Lalu, entah kenapa, dengan ceroboh saya telah menghapus pengaturan lokal pada peramban Google Chrome saya, sehingga segala koleksi ekstensi esensial saya lenyap seketika. Butuh waktu beberapa lama bagi saya untuk mengembalikan mereka hampir seperti semula, saya bilang hampir karena ada beberapa yang saya masih lupa namanya, saya hanya terbiasa menghafalkan ikon-ikonnya, itupun riskan berubah ketika pengembangnya memutuskan untuk memutakhirkannya.
Mengenai perihal crack down yang saya tulis pada paragraf pembuka entri ini, semuanya dimulai ketika AFNIC memperketat prosedur pendaftaran domain yang berada dibawah tata kelola mereka, yakni TLD .fr, .re, .yt, .tf, .pm, .wf.
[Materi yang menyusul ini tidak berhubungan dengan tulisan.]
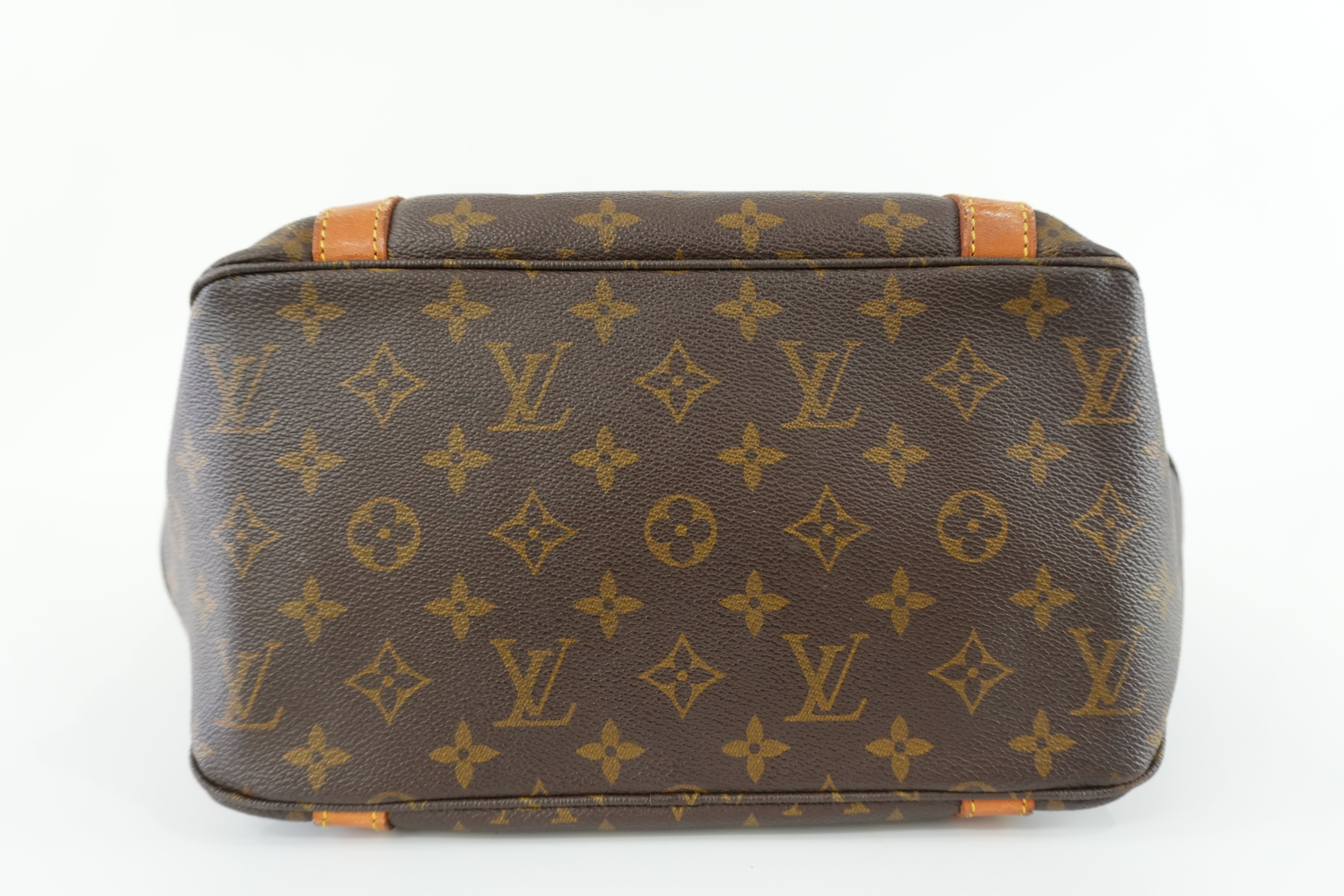 Louis Vuitton Monogram Sac Shopping GM Shopper with Pouch Used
Kebetulan sekali, melalui sebuah penyedia jasa pendaftaran domain di Indonesia yang bernama Qwords, saya sempat mendaftarkan tiga domain dengan ekstensi-ekstensi tersebut, tepatnya logo.tf, ayu.pm, serta dsgn.re. Alasan saya sederhana saya, harganya naudzubillah murah meriah, masing-masing hanya seratus dua puluh ribu rupiah per tahun.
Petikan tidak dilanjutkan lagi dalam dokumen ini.